Month: August 2019

The challenge of C/C++firmware libraries

The challenge of C/C++firmware libraries

One of the statements about MetalScript that people seemed to disagree with is the idea that it can take as long as a week to integrate a C/C++ library into a firmware project.

TL;DR I’ve spent many years professionally doing both JavaScript and C/C++ firmware. In my experience, integrating and becoming familiar with a C/++ firmware library can take often days or in some cases weeks in some cases, while a JavaScript library often takes minutes to use.

Let me first say that if you are an expert in C and/or C++ firmware and have chosen not to use JavaScript for any major projects, then you may not be the person who will want to use MetalScript.
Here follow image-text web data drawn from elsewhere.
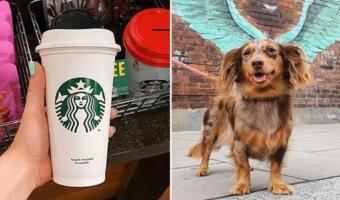Хитрая такса не ест из простых чашек. Обмануть пса не удаётся, ему подходят только стаканы Starbucks
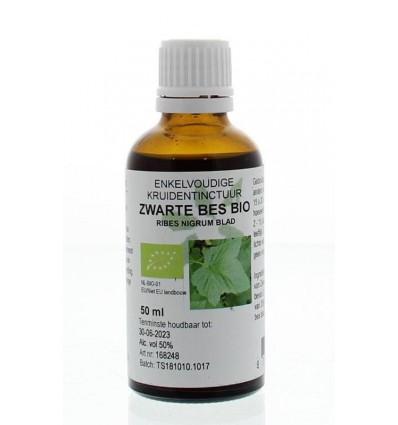 Fytotherapie Natura Sanat Ribes nigrum / zwarte bes tinctuur 50 ml kopen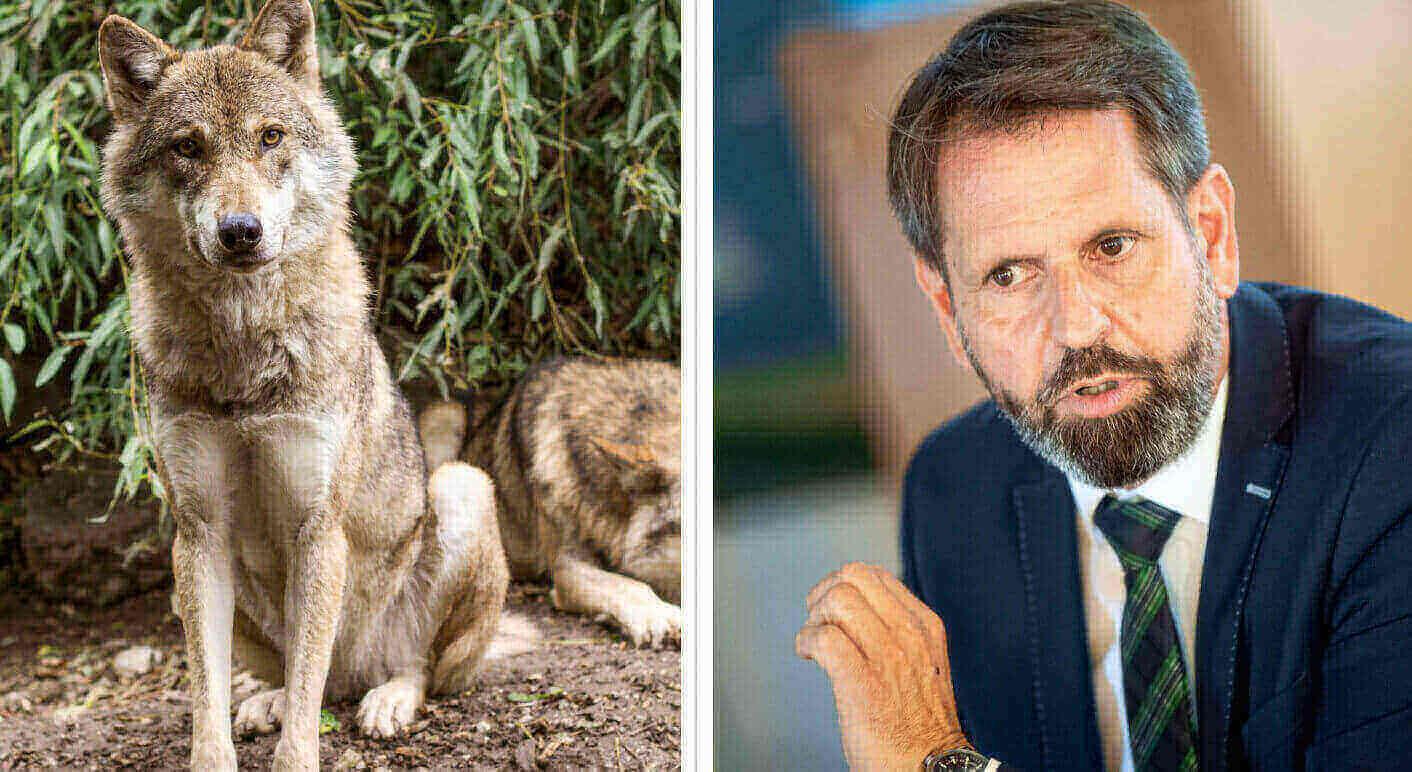 Olaf Lies und zwei Wölfe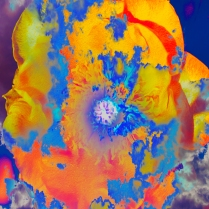 Experimental Yellow Flower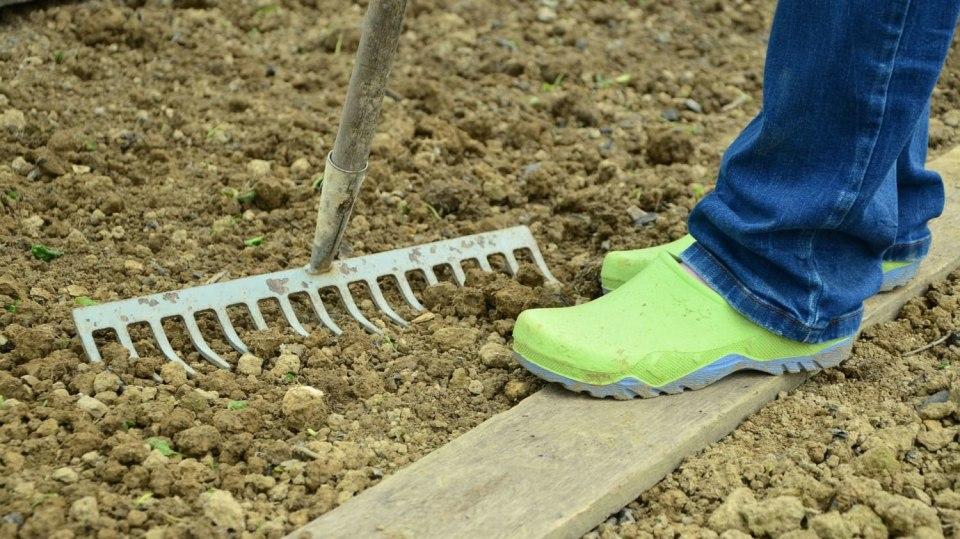 Kalendář pro zahradníky: Březen 6
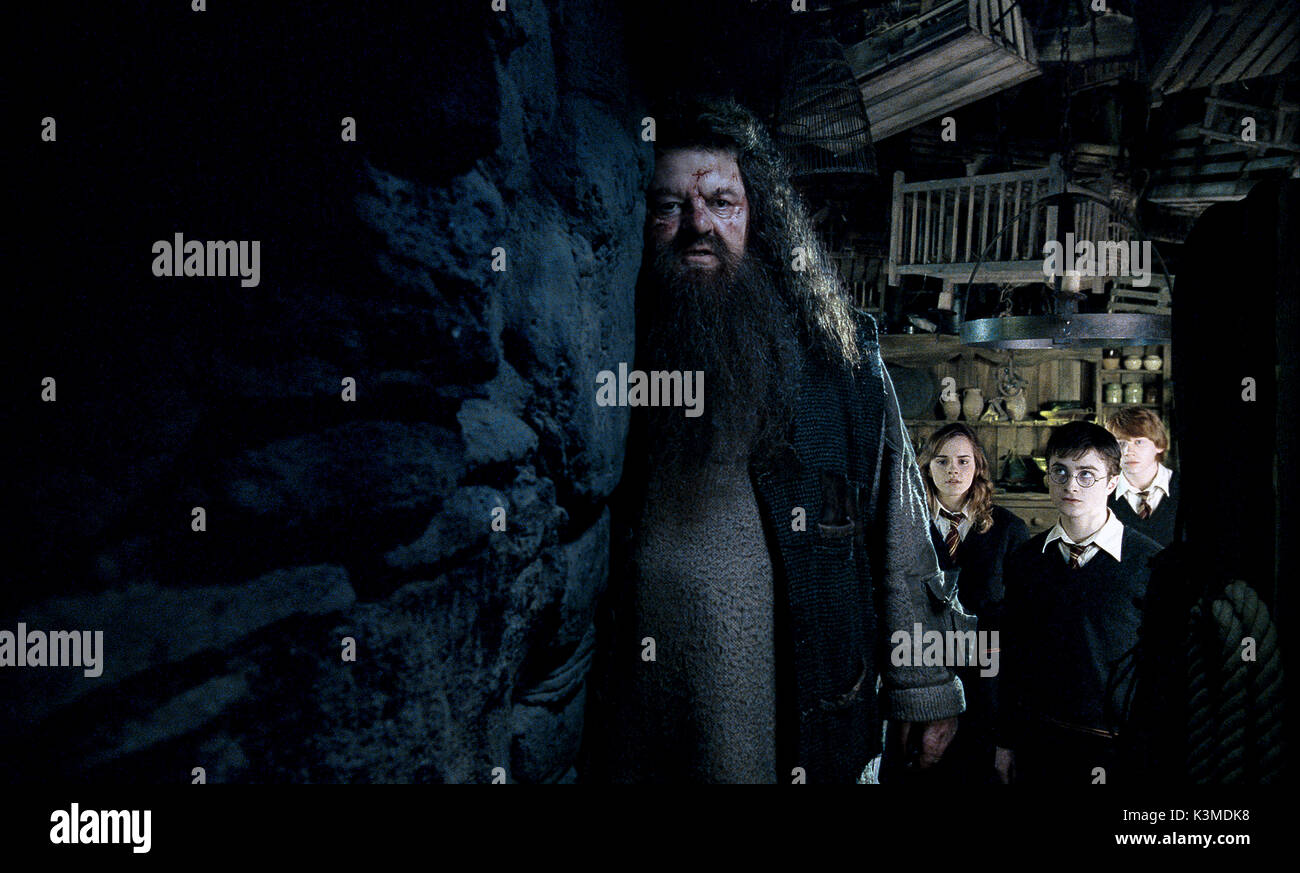 HARRY POTTER AND THE ORDER OF THE PHOENIX [US / BR 2007] [L-R] ROBBIE COLTRANE as Rubeus Hagrid, EMMA WATSON as Hermione Granger, DANIEL RADCLIFFE as Harry Potter, RUPERT GRINT as Ron Weasley     Date: 2007 - Stock Image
You have spent years mastering a complicated craft, and although you have probably seen or worked with people who use JavaScript, you’ve chosen to stick with C/C++ because you probably believe it’s better. You may even look down on people who program in JavaScript — “real men” know how to do their own memory management, avoid signed integer overflow, and use CRTP to write code that is both well-structured and performant at the same time.

If that describes you, then keep doing what you’re doing. MetalScript is not for you, it’s for people who love JavaScript and who want to write real firmware with it.

Let me also say this:

I am a C/C++ firmware developer, and have been programming firmware for the last 20 or so years.

Up until about 5 years ago, my impression was that JavaScript was a pretty poor choice of language for various reasons, until I actually learned it and used it in real projects. Now that I’ve actually used it, I’m converted to its merits1. I am qualified to compare C/C++ against JavaScript because I am proficient in both and have used both in many real-world projects.

The best thing about JavaScript is not the language itself. The language is good — it used to be pretty bad, but with ES6 and modern features, it is becoming a really good language to work in. But the thing that makes the JavaScript experience great is npm.

The npm package repository contains hundreds of thousands of packages for JavaScript. In addition to the packages themselves, there is a culture that drives useful conventions, such as:

  • Packages generally have their source code in GitHub
  • Packages generally have a readme file in the root written in markdown. And because everyone does it this way, npm and GitHub both display the readme on the main page for the package
  • The readme typically contains a brief description of what the package does, as well as how to install it (even though the installation process is almost always the same)
  • The readme often contains a set of examples to get you started
  • The readme often contains a set of options for advanced usage, or links to proper API documentation.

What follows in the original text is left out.